Şekilde katılımcı bütçeleme sürecinde yönetimin ve katılımcıların temel işlevleri gösterilmektedir. Yıllık katılımcı bütçeleme sürecindeki ilk turda bilginin dağıtımı, politikalar üzerine ilk tartışmalar ve seçilen temsilcilerin ataması yapılmaktadır. Bu aşamada semt toplantılarına katılım oldukça fazladır. Çünkü bu toplantılara katılanların sayısı her semtten bölgesel toplantılara katılan temsilcilerin sayısının belirlenmesine esas oluşturması açısından önemlidir. Nihai oylar bölgesel düzeyde verildiği için, belirli semtlerden daha fazla temsilciler bir projenin seçilme olasılığını arttırmaktadır. Mart-Haziran dönemindeki bölgesel toplantılarda ise yönetimin ve katılımcıların çeşitli sorumlulukları bulunmaktadır. Yönetimin temel sorumlulukları: bölge ve alt bölgenin tespiti, yaşam kalite göstergesinin oluşturulması, finansal bilgilerin dağıtımı, her bölgeye yönelik bürokratların atanması vb. şeklindedir. Katılımcıların sorumlulukları ise vatandaşların seferber edilmesi, kapasite oluşturma toplantılarının yapılması, finansal bilgilerin analiz edilmesi ve uygun kaynaklar üzerine ön tartışmaların yapılması şeklindedir. Mart-Nisan döneminde yapılan semt toplantılarında ise yönetimin detaylı teknik bilgi sağlaması, bürokratlardan katılımcılara fotokopi ve telefon gibi çeşitli desteklerin sağlanması ve toplantı yer ve zamanlarının düzenlenmesi şeklindedir. Öte yandan, bu toplantılarda katılımcıların belediyenin önceliklerinin tartışılması, belirli kamu faaliyetlerinin tartışılması ve kamu faaliyetlerinin ön seçimi şeklinde sorumlulukları bulunmaktadır (Wampler,2000).
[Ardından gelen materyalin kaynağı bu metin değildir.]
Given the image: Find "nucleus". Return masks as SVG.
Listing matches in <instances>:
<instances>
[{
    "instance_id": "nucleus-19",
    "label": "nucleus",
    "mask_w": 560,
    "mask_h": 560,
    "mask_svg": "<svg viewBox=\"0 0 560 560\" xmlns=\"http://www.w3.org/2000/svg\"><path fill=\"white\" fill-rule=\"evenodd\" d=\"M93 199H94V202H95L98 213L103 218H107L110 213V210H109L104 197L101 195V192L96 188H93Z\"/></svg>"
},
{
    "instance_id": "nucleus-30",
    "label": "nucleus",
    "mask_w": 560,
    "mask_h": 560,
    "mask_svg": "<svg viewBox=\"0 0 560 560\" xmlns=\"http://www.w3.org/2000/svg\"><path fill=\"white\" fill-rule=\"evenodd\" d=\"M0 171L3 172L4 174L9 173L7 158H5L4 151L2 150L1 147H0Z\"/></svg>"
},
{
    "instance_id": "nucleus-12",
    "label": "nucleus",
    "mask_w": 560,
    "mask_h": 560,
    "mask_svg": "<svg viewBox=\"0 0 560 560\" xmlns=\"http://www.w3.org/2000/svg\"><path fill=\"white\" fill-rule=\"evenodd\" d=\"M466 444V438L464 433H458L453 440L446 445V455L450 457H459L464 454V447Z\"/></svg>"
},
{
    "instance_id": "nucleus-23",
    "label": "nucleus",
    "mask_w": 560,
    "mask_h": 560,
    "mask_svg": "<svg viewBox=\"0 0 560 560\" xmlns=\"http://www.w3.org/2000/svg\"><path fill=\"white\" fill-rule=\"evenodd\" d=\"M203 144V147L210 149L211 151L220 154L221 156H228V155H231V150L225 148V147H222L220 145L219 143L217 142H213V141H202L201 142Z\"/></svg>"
Bölgesel ve semt düzeyindeki toplantılar ortalama iki saat sürmektedir. Bu toplantıların ilk kısmı katılımcıların meslektaşlarını konu hakkında bilgilendirdikleri bilgi-odaklı bir süreci ifade etmektedir. Toplantıların ikinci kısmında ise bilginin resmi sunumu yapılmakta ve son kısmında ise soru ve yanıt şeklinde bir uygulama yer almaktadır. Katılımcıların genelde soru sormak ya da yanıtlamak için en fazla üç dakikalık bir zamanı bulunmaktadır. Üç dakikalık bir sınırlama toplantıların düzgün şekilde yürütülebilmesi için önemlidir. Katılımcılar kendi bölgelerinin alabileceği kaynakları incelemekte ve öncelikler ile projeler üzerine gayri resmi tartışmalar olmaktadır. Ayrıca, katılımcılar önerilen projelerin her biri için görüşmede bulunmaktadırlar. Toplum temsilcileri bu toplantılara katılırken herhangi bir ücret almamakta ancak bazı belediyelerde ulaşım maliyetlerinin azaltılması amacıyla toplantılara katılanlara yol parası verilmektedir (Wampler, 2000).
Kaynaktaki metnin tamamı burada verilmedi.